# Zitierter Text
Väterlicherseits habe ich Jahre später auch keine Seeleute in den Ahnentafeln aufspüren können. Aus den Erzählungen meines Vaters ging hervor, dass seine Jugend durch ständige Umzüge geprägt war. Großvater Pahl versah seinen Dienst als Zollamtmann in verschiedenen Küstenorten Schleswig Holsteins. Einer der Ur – oder Ururgroßväter soll Amtmann im heute dänischen Tondern gewesen sein. Auf keinen Fall ist es aber der von Detlef Freiherr von Liliencron in dem Gedicht „Pidder Lüng“ in Reimen besungene „Henning Pogwisch.“ Seltsamerweise habe ich als Schüler gerade aber diese Ballade, ohne eine Ahnung der familiären Wurzeln, mit Inbrunst auswendig gelernt. Neben dem gewaltsamen Ende des Amtmannes, haben mir damals wie heute die Friesenworte „Lever dood as slav“ imponiert. Die jugendlichen Kapitänsspiele waren harmloser Natur, solange sich das Spielgerät auf dem Trockenen befand. Beliebt und begehrt war ein Platz auf dem ausgemusterten Segelboot von Poppe Folkerts, das uns Kinder, aufgebockt im Garten des Malers, zu fantasievollen Reisen einlud. Gefährlich wurden die Spielereien in kalten Wintermonaten, wenn die dicken Eisschollen zu waghalsigen Fahrten einluden. Lange Bohnenstangen aus dem Garten von Schulrat Thiemens dienten uns als Staken. Abgesehen von ein paar Klumpen, das sind holländische Holzschuhe, die mein Freund Volker in einer Panikattacke auf seinem „Schiff“ zurückließ, gab es keine Verluste zu beklagen. In den damals wirtschaftlich schlechten Zeiten war es für seine Eltern sicher ein herber Verlust.

# Teil einer Datendatei
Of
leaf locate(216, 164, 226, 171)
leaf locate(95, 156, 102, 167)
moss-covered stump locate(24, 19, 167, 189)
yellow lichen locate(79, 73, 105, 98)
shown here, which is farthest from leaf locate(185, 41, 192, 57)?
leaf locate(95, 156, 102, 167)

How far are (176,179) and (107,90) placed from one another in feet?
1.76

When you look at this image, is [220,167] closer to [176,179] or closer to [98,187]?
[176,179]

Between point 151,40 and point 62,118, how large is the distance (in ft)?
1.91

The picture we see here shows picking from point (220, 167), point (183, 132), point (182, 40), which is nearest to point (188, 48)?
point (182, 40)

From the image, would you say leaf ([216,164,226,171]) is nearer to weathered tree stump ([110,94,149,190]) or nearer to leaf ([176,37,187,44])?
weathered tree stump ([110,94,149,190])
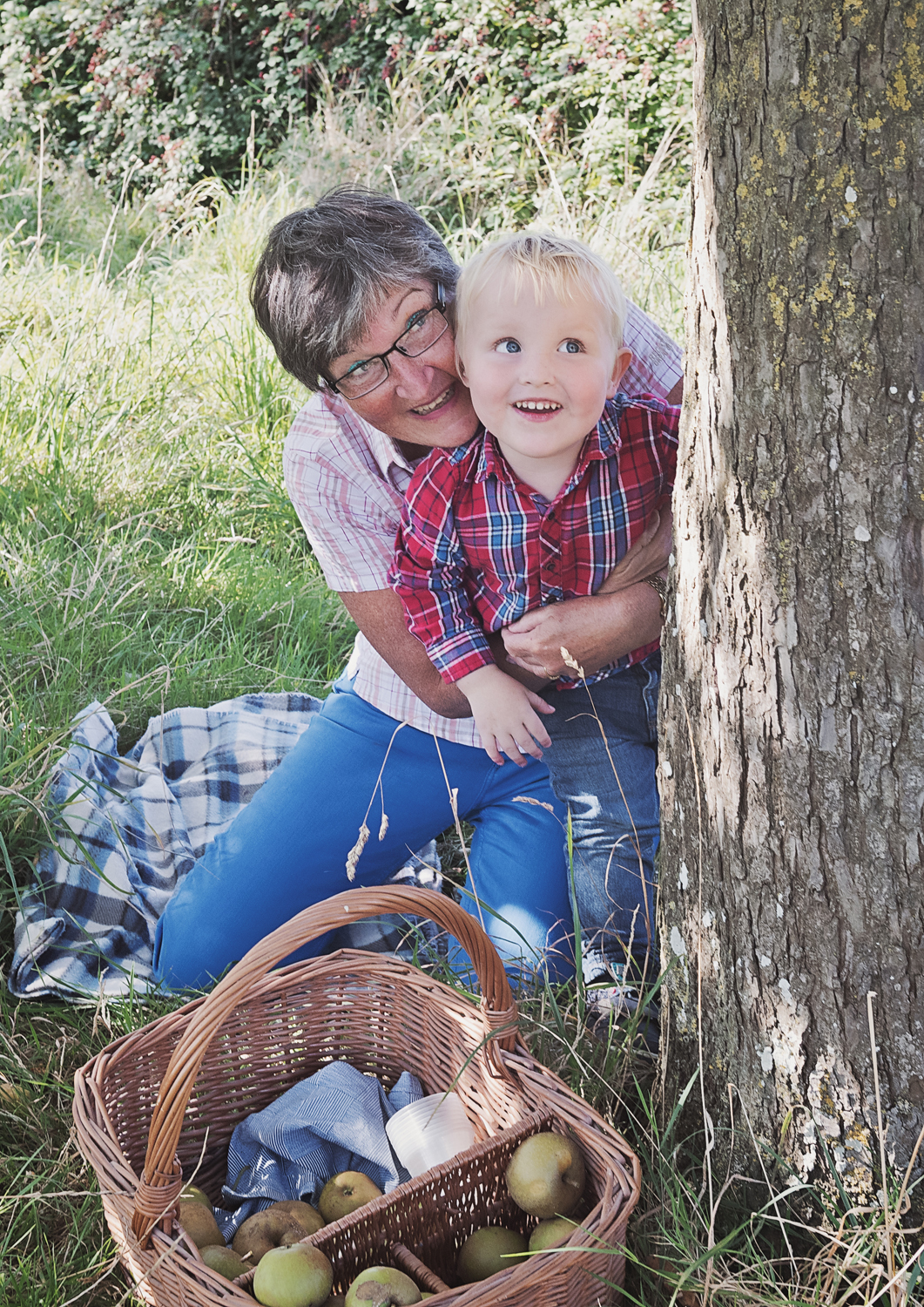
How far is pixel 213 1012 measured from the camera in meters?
1.45

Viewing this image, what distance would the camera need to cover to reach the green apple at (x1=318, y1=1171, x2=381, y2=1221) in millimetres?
1733

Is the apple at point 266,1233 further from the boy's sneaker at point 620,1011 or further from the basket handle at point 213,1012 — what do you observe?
the boy's sneaker at point 620,1011

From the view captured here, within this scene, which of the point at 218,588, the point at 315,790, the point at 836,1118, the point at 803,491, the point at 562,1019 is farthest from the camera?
the point at 218,588

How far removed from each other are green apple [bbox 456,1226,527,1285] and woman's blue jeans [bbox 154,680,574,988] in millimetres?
754

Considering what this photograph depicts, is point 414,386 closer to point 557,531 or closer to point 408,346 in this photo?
point 408,346

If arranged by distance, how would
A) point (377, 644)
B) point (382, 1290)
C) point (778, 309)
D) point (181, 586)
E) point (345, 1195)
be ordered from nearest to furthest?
point (778, 309) → point (382, 1290) → point (345, 1195) → point (377, 644) → point (181, 586)

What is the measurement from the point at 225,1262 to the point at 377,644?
1200 mm

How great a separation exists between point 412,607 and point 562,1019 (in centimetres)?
84

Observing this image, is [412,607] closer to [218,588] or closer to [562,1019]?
[562,1019]

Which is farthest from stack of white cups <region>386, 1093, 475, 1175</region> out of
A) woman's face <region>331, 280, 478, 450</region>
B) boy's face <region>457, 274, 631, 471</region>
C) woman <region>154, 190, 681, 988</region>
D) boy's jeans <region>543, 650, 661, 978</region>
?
woman's face <region>331, 280, 478, 450</region>

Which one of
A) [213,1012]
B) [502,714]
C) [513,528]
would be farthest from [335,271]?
[213,1012]

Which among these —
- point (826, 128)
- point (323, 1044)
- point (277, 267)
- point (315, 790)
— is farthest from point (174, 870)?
point (826, 128)

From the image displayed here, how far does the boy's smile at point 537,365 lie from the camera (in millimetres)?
1908

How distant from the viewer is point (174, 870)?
2781 mm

# Erklärtes Ziel
Kannst du den zitierten Text vollständig und ohne jede Abweichung abtippen?

# Schriftliche Antwort
Väterlicherseits habe ich Jahre später auch keine Seeleute in den Ahnentafeln aufspüren können. Aus den Erzählungen meines Vaters ging hervor, dass seine Jugend durch ständige Umzüge geprägt war. Großvater Pahl versah seinen Dienst als Zollamtmann in verschiedenen Küstenorten Schleswig Holsteins. Einer der Ur – oder Ururgroßväter soll Amtmann im heute dänischen Tondern gewesen sein. Auf keinen Fall ist es aber der von Detlef Freiherr von Liliencron in dem Gedicht „Pidder Lüng“ in Reimen besungene „Henning Pogwisch.“ Seltsamerweise habe ich als Schüler gerade aber diese Ballade, ohne eine Ahnung der familiären Wurzeln, mit Inbrunst auswendig gelernt. Neben dem gewaltsamen Ende des Amtmannes, haben mir damals wie heute die Friesenworte „Lever dood as slav“ imponiert. Die jugendlichen Kapitänsspiele waren harmloser Natur, solange sich das Spielgerät auf dem Trockenen befand. Beliebt und begehrt war ein Platz auf dem ausgemusterten Segelboot von Poppe Folkerts, das uns Kinder, aufgebockt im Garten des Malers, zu fantasievollen Reisen einlud. Gefährlich wurden die Spielereien in kalten Wintermonaten, wenn die dicken Eisschollen zu waghalsigen Fahrten einluden. Lange Bohnenstangen aus dem Garten von Schulrat Thiemens dienten uns als Staken. Abgesehen von ein paar Klumpen, das sind holländische Holzschuhe, die mein Freund Volker in einer Panikattacke auf seinem „Schiff“ zurückließ, gab es keine Verluste zu beklagen. In den damals wirtschaftlich schlechten Zeiten war es für seine Eltern sicher ein herber Verlust.